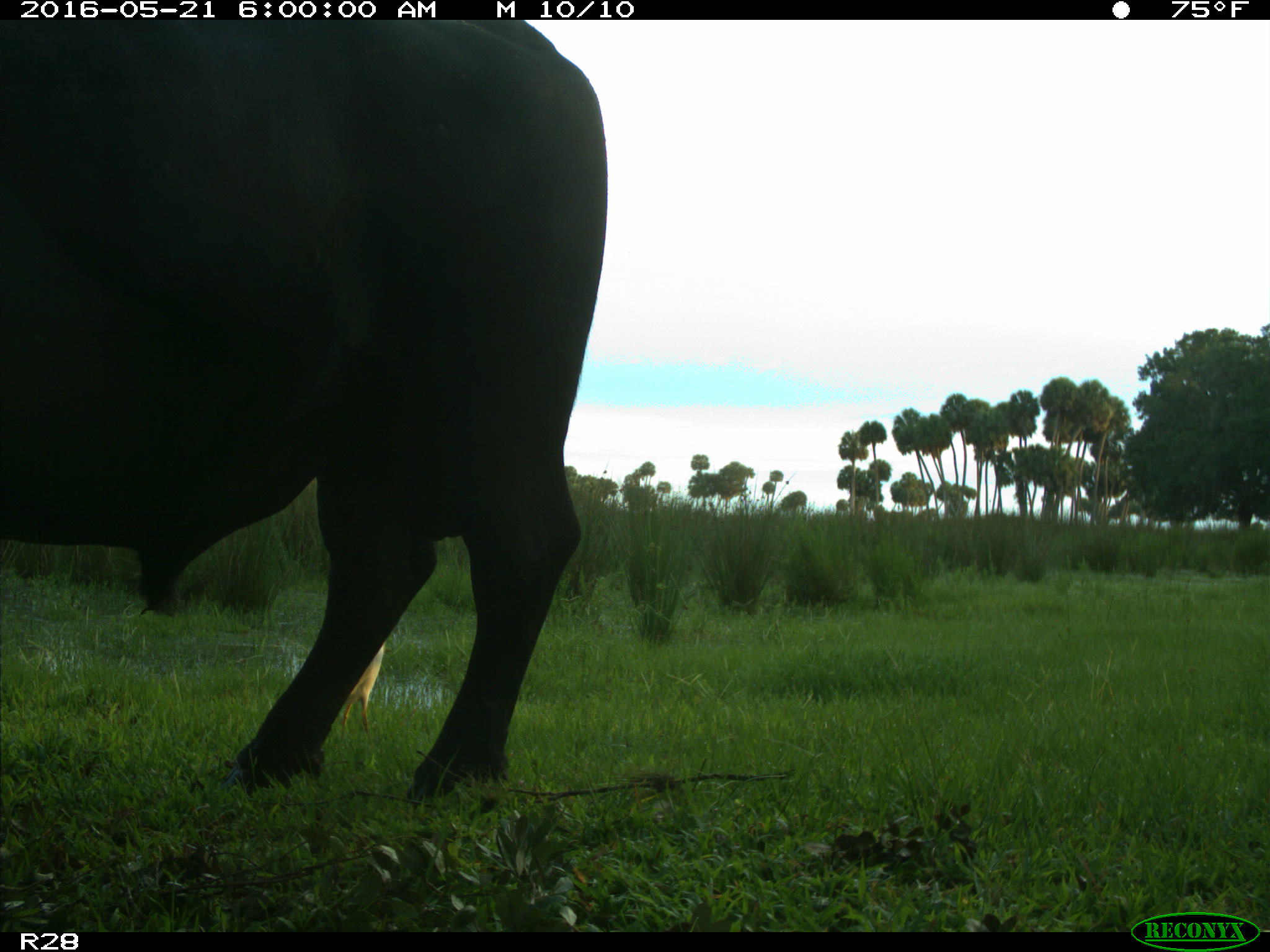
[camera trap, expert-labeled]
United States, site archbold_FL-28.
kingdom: Animalia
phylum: Chordata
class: Mammalia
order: Artiodactyla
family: Bovidae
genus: Bos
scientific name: Bos taurus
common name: domestic cow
Bos taurus (domestic cow).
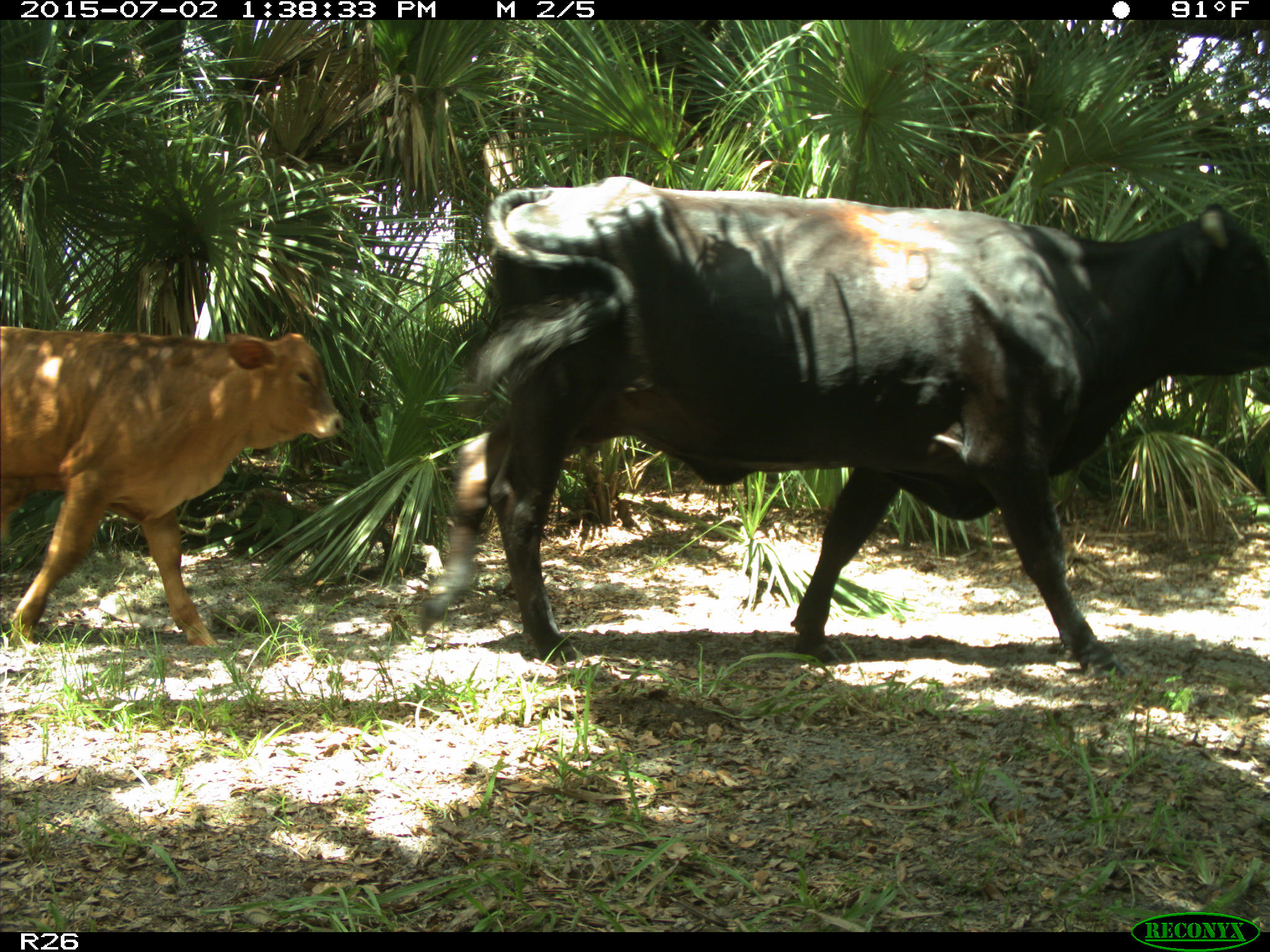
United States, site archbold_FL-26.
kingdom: Animalia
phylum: Chordata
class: Mammalia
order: Artiodactyla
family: Bovidae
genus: Bos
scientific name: Bos taurus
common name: domestic cow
Bos taurus (domestic cow).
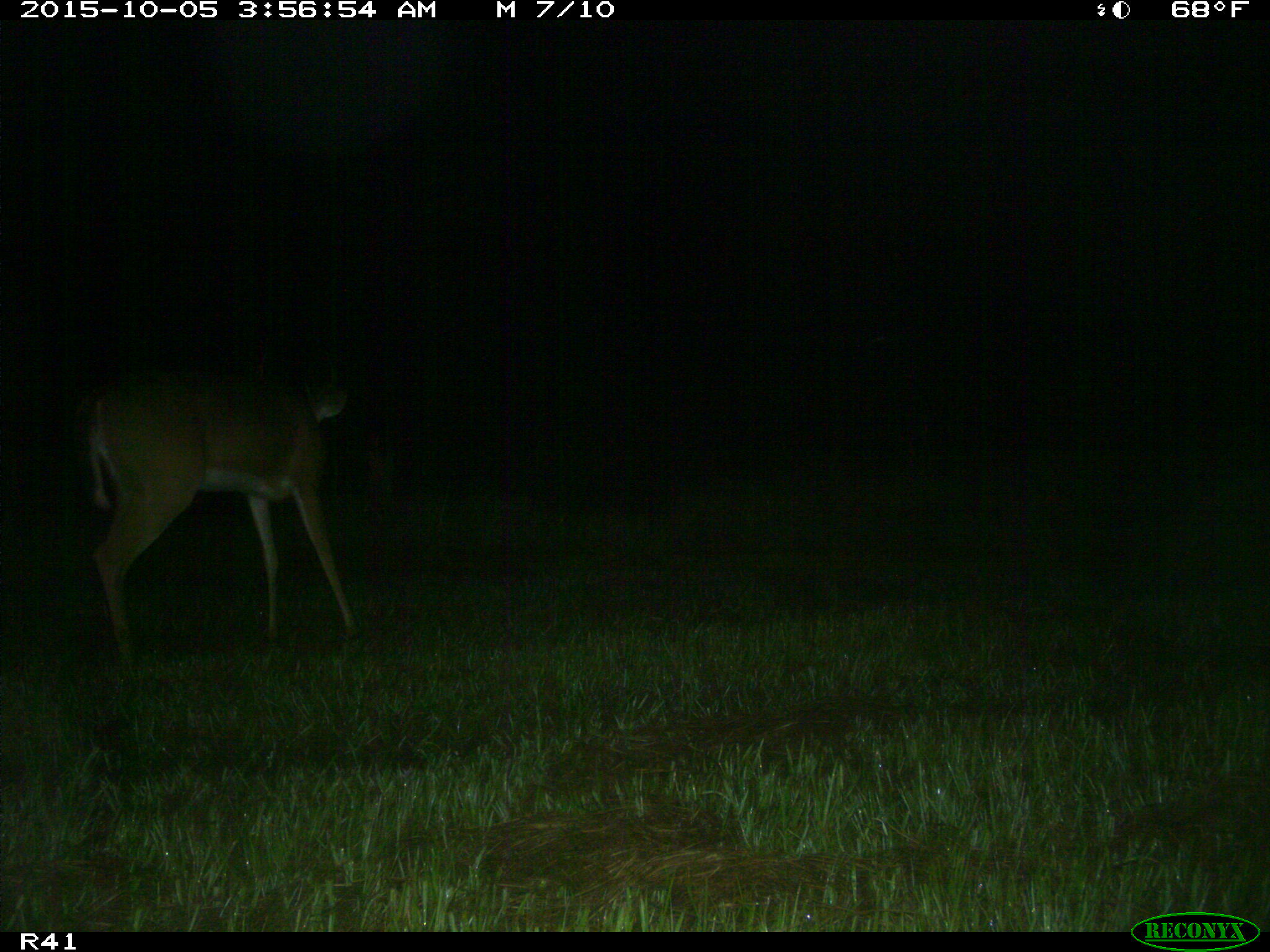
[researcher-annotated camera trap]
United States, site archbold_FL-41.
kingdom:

-=-=-=-=-

If a line of the records above contains the word "trap", count it; then give the total and nothing more.

#### OUTPUT BELOW:
2